As we kicked off our 20th Anniversary Summer of Fun season, we asked you to share your #HRPK stories, and as we wind this spectacular season down, we’re thrilled to share some of our favorites. Thank you for showing us the ways HRPK has grown into your neighborhood garden, your outdoor gym, your open-air classroom—your west side backyard.
This year’s celebrations gave us the opportunity not only to look back, but also ahead: as we celebrated all that HPRK has achieved in its first two decades, we experienced a year of diverse and outstanding growth, and launched projects that build your Park’s bright, green future—including the innovative and imaginatively inspiring Chelsea Waterside Park Play Area and commencing construction on Tribeca’s Pier 26, HRPK’s first pier dedicated to ecology.
As we say so-long to 2018 and #HRPK20, we’re counting off all that made this such a milestone year in Hudson River Park:
From horticultural projects to sustainability initiatives, 2018 saw HRPK growing green.
- This year our horticulturists and volunteers planted more than 16,000 flowers and 300 trees and shrubs.
- More than 1,750 volunteers donated over 5,000 hours to keeping HRPK beautiful and sustainable.
- Our Community Compost Program collected 75,000 pounds of local food scraps—a 50% increase from 2017.
- We were able to divert more than 400,000 pounds of organic waste from landfills for compost.
From educating science lovers of all ages to surveying our sanctuary waters, Hudson River Park’s Estuary Lab meaningfully connected thousands of New Yorkers to the Hudson River.
- Estuary Lab educators hosted 410 education programs, reaching more than 27,000 people.
- We held a record 250 field trips for 7,200 public school students from all five boroughs—including 4,320 students from boroughs outside Manhattan.
- HRPK Estuary Lab scientists removed close to 1,000 pounds of macroplastics from the Hudson River—300 pounds more than last year.
- More than 2,000 members of the community joined us for participatory science programs.
- 1,700 community scientists took part in our oyster restoration initiatives.
From concerts to movies to salsa to world-class dance performances, HRPK’s free public programs welcomed the community for a season-long celebration.
- The Park hosted 177,000 people at 781 events during our 20th Anniversary season.
- Sunsets plus music equaled HRPK gold: nearly 6,000 of you joined us for our Sunset on the Hudson Series and more than 15,000 came for our Sunset Salsa!
- This year, our single most popular event was HRPK’s annual SUBMERGE Marine Science Festival, which welcomed more than 8,500 for a family-friendly day of interactive marine science.
To our wonderful Park community, thank you for giving us so much to celebrate during our 20th Anniversary year.
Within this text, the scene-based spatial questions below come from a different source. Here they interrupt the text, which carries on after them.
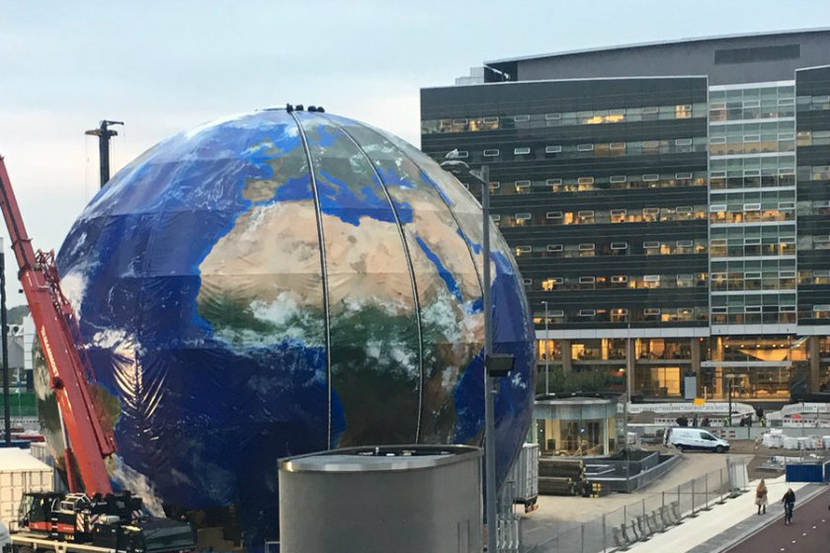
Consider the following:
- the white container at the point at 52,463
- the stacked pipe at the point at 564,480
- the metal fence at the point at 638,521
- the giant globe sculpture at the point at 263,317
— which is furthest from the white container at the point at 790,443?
the giant globe sculpture at the point at 263,317

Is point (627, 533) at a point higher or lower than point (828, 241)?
lower

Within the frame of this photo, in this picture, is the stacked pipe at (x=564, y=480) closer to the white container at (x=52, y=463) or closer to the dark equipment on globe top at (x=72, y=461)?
the white container at (x=52, y=463)

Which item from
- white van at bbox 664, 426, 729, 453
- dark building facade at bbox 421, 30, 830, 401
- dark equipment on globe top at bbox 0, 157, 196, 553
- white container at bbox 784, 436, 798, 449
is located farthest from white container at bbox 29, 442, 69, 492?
dark building facade at bbox 421, 30, 830, 401

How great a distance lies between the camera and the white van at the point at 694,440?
76.2 meters

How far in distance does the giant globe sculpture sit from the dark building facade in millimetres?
115977

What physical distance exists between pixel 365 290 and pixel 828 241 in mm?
124239

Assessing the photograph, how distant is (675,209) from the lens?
150 m

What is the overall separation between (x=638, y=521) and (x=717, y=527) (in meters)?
4.07

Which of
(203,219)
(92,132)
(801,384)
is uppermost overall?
(92,132)

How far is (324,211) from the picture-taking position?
32.0 meters

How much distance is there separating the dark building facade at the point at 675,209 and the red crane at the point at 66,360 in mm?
118027

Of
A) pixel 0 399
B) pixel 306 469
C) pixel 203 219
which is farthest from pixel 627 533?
pixel 0 399

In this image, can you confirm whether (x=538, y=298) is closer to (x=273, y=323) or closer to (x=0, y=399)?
(x=0, y=399)

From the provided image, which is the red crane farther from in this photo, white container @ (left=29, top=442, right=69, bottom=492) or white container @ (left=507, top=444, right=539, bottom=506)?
white container @ (left=507, top=444, right=539, bottom=506)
Here’s to the memories we’ll make in Manhattan’s west side backyard in 2019 and for decades to come. As we kick off the new year, here are some memories that made us smile during #HRPK20. Click on the quote below to read the full stories!
“Growing up in NYC, there was no Hudson River Park. It’s incredibly rare to be able to watch any project of this size go through the planning, construction, and ultimately, become a success, all in your life time — but THAT IS the story of the Hudson waterfront.”
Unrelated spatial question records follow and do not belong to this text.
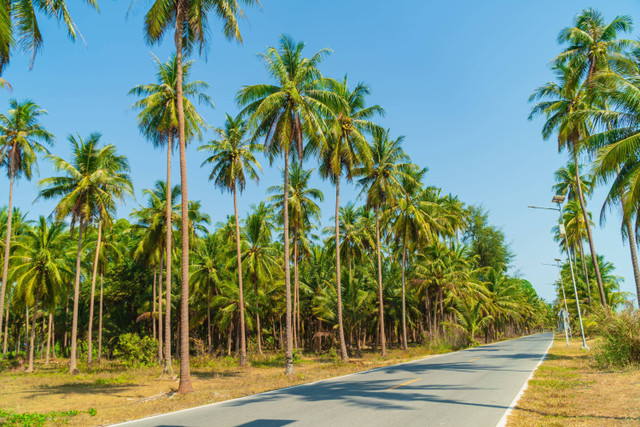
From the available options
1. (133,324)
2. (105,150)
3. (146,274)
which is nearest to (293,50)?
(105,150)

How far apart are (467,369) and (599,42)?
59.6 ft

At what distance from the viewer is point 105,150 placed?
86.2 feet

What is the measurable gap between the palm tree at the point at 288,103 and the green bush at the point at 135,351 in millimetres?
13081

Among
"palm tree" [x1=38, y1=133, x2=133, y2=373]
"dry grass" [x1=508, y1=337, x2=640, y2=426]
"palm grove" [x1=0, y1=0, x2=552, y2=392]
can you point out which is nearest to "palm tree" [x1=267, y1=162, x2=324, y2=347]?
"palm grove" [x1=0, y1=0, x2=552, y2=392]

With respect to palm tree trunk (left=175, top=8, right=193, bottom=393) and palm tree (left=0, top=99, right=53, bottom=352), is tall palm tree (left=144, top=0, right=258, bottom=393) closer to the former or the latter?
palm tree trunk (left=175, top=8, right=193, bottom=393)

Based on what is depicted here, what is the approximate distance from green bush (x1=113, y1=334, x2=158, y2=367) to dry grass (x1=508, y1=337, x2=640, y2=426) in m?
22.7

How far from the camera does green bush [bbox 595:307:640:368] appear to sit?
49.0 ft

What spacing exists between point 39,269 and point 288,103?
72.7 feet

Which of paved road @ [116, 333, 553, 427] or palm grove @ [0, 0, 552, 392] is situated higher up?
palm grove @ [0, 0, 552, 392]

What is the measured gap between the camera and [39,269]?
1118 inches

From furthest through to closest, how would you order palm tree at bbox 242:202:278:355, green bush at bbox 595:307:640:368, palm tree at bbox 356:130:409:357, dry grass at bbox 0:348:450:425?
palm tree at bbox 242:202:278:355 → palm tree at bbox 356:130:409:357 → green bush at bbox 595:307:640:368 → dry grass at bbox 0:348:450:425

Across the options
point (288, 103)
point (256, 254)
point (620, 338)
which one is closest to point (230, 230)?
point (256, 254)

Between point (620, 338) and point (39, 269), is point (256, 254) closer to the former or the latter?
point (39, 269)

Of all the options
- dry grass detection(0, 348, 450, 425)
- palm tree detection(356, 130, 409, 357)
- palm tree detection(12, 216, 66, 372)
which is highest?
palm tree detection(356, 130, 409, 357)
– Instagram user @sambular131313
“As an aspiring urban planner, the park is an example of city renewal done right. Its paths are perfect, the reuse of piers and old berths into playgrounds and plazas still resonates with people. Giving people access to the Hudson River makes people care about the environment, it’s New York’s most amazing natural resource. So from a child of Chelsea who owes much of his imagination and happiness to it, thank you @hudsonriverpark for providing a space to breathe for us all. Happy Twentieth old friend.”
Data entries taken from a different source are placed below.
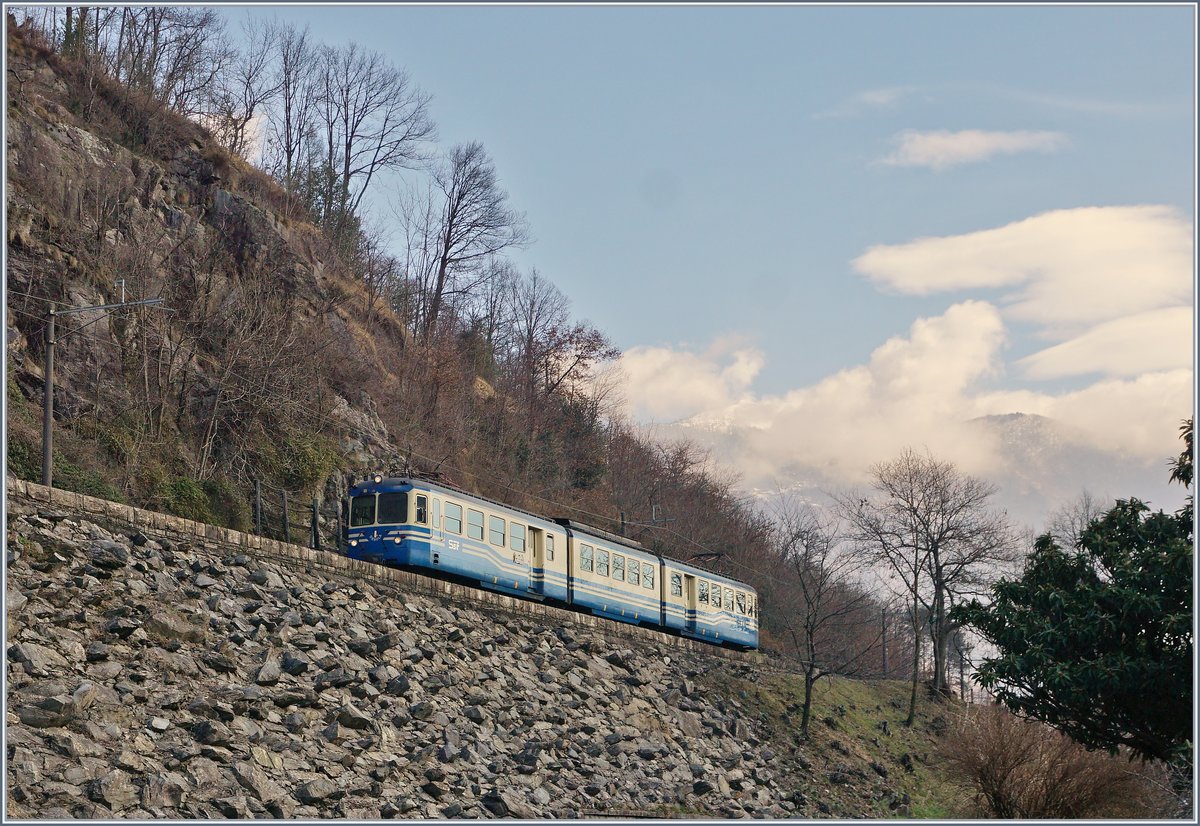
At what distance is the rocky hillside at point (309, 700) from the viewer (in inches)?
583

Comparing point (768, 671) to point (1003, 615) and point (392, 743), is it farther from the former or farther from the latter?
point (392, 743)

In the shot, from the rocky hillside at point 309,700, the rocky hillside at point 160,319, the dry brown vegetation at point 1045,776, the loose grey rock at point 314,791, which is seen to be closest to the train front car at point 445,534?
the rocky hillside at point 309,700

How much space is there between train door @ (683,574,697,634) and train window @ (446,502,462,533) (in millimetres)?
12354

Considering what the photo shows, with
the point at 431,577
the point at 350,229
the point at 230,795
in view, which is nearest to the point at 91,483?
the point at 431,577

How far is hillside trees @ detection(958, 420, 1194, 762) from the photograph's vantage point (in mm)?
Result: 19328

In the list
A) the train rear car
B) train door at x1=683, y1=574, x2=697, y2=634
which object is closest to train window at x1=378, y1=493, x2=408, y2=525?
the train rear car

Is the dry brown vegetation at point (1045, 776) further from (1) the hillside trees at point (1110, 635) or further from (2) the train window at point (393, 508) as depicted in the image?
(2) the train window at point (393, 508)

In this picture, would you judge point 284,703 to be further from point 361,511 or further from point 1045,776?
point 1045,776

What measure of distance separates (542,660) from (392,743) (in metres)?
7.61

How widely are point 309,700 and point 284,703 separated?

– Instagram user @wandering_nomad_nyc
“I was going through photos the other day and came across some photos a family of Canada geese who raised their little ones in the West Village section in 2013. They were a hit amongst the Park staff and patrons that spring/summer and we’d share updates on the little ones as we crossed our daily paths…. Seeing the little goslings grow was such a wonderful, happy thing that spring, especially after a taxing fall/winter season with all the challenges post-Sandy.”